When we got on the new line at Arts Loi, Joni looked at me and asked, "Can you smoke in here?" I looked around and, sure enough, there was a woman, seated about 5 feet from where I was standing and, more importantly, seated directly next to the little sign indicating smoking is not allowed in the metro, thoroughly enjoying herself a cigarette.

The Smoking Lady saw me at about the same time I saw her. Rather good-naturedly, I wagged my finger at her in a "that's a no-no" sort of way, and BAM, cardinal rule violated. How many times have I said that you are never to engage the crazies? Well, let me tell you, finger-wagging at a crazy person is like a waving a red cape to a bull. I know this now. Do with it what you will.

Smoking lady started smiling in that raging psychotic nutjob sort of way, accentuated by tell-tale crazed serial killer eye rolls. And, it seemed, I had her undivided attention. She took a long pull on her cigarette and threw it down at her feet, still very much lit, in the poorly-ventilated train. Part of me knew, just knew, that nothing good was going to come of this. Call it want you want, mojo, intuition, experience, whatever, but I could just sense a bloggable event coming on.

As we approached the Schuman stop, I inched forward, gesturing for Joni and Jason to follow me, so that we would be ready to make a quick exit when the doors opened. Smoking Lady beat us to the punch. When the train stopped, Smoking Lady was in the middle of the train doorway, fidgeting with her skirt. I was trying to figure out the least intrusive way of reaching around her and pushing the little green button that would open the doors, when she hit the release button and solved my problems for me.

Since no one was waiting to board, I figured Smoking Lady would step off the train and head straight. My plan was to step off and make a quick right, hoping Joni and Jason would follow my lead.

Well, you know what they say about the plans of mice and men. Smoking Lady threw me a curve when she stepped straight off the train and then IMMEDIATELY hiked up her skirt and started using the bathroom! At this point, I am directly behind her, with one front on the metro and one foot on the platform, caught between the soon to be closing metro doors and her bare ass, trying not to stumble over her, or, worse, step into anything that came from her general direction.

Backing up was out of the question as I would have run into Joni, who would have run into Jason, who would rammed their baby into whoever was standing behind Jason. With the metro about to depart the station, I edged right and prayed that Joni and Jason would follow. If not, they were screwed, as they had never been in the metro before, did not have a cell phone on them, did not speak French or Flemish, and had no idea where we lived. Basically, your standard tourist nightmare if the guide decides to adopt a "you are on your own" mentality.

Miraculously, we all made it off the train without the baby getting caught between the closing doors and without tumbling over Smoking Lady.
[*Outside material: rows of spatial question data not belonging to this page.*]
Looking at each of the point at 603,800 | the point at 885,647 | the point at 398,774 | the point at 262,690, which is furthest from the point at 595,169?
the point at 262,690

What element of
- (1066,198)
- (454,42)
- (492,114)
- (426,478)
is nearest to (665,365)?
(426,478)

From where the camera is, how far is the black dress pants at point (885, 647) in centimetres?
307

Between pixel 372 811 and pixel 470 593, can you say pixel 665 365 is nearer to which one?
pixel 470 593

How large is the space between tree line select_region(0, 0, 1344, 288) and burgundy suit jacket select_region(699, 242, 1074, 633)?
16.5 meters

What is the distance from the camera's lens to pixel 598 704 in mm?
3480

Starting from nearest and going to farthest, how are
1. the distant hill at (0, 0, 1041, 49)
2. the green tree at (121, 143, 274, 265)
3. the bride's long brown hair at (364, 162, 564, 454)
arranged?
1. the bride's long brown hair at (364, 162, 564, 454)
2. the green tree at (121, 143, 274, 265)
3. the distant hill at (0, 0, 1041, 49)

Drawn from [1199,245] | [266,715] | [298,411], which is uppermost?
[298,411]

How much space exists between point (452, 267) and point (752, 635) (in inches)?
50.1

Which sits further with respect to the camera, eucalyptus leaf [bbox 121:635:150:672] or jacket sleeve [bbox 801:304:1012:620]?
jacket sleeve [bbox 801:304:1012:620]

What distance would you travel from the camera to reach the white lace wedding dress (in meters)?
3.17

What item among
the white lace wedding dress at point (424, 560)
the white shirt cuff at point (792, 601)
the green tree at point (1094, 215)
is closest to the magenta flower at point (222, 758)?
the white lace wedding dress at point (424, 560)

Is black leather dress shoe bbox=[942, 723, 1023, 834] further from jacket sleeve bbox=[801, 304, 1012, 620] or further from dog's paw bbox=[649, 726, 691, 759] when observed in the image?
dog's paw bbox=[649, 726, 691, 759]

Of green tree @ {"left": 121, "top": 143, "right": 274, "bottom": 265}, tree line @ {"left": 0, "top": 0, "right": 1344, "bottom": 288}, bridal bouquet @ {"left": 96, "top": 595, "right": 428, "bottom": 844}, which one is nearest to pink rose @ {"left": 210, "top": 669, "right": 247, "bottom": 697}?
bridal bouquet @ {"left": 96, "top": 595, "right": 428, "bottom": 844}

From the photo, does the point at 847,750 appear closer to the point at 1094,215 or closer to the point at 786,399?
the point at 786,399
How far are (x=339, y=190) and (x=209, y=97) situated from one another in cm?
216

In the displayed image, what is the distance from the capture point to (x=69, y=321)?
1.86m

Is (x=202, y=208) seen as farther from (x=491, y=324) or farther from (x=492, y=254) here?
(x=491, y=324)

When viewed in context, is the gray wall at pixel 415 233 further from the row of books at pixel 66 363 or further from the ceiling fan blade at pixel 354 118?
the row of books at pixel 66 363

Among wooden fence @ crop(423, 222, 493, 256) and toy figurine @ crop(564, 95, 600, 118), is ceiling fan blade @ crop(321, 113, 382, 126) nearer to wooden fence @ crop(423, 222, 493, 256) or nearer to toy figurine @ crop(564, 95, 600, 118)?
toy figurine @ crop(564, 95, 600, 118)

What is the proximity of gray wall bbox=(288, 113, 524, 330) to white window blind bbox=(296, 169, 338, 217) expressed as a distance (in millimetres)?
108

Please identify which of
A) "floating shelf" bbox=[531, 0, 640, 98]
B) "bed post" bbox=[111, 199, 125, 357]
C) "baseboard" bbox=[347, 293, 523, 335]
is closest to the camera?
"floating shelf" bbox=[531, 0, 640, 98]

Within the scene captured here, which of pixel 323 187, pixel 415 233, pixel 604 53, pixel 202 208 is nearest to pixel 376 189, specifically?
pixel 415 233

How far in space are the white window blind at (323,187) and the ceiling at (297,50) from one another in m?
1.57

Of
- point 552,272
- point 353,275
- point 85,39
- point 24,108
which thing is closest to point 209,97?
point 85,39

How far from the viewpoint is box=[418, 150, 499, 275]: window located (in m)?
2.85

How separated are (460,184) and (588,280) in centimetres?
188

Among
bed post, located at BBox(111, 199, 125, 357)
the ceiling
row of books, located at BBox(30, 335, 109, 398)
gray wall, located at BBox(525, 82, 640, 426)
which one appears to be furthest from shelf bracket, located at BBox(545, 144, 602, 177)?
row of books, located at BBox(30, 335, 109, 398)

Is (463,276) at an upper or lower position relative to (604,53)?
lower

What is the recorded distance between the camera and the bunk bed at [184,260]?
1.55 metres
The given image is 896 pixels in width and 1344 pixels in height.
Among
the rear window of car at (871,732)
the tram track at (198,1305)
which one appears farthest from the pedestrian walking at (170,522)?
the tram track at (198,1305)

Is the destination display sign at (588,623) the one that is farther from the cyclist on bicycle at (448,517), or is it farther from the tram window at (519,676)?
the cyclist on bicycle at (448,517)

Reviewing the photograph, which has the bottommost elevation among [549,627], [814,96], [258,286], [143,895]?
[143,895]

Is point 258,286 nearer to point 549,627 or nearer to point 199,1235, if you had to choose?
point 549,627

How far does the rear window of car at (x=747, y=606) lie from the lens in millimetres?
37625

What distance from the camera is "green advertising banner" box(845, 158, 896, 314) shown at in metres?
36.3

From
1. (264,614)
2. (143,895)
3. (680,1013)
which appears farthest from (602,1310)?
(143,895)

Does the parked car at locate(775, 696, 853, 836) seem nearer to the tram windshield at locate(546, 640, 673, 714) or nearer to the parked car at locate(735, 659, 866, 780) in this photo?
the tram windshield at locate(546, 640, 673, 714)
Once we were clear of the Smoking Lady, Joni looked at me, kind of dazed, and said, "You know, I always thought you were exaggerating in your blog about crazy things that happen to you over here, but not anymore."


Blogger Di Mackey said...

You're back blogging!!! I should work out RSS feeds so that I don't have this panicked 'HOW MANY HAVE I MISSED!'

12:55 PM  
Anonymous Joni said...

You are a crazy person magnet!!!! No doubt!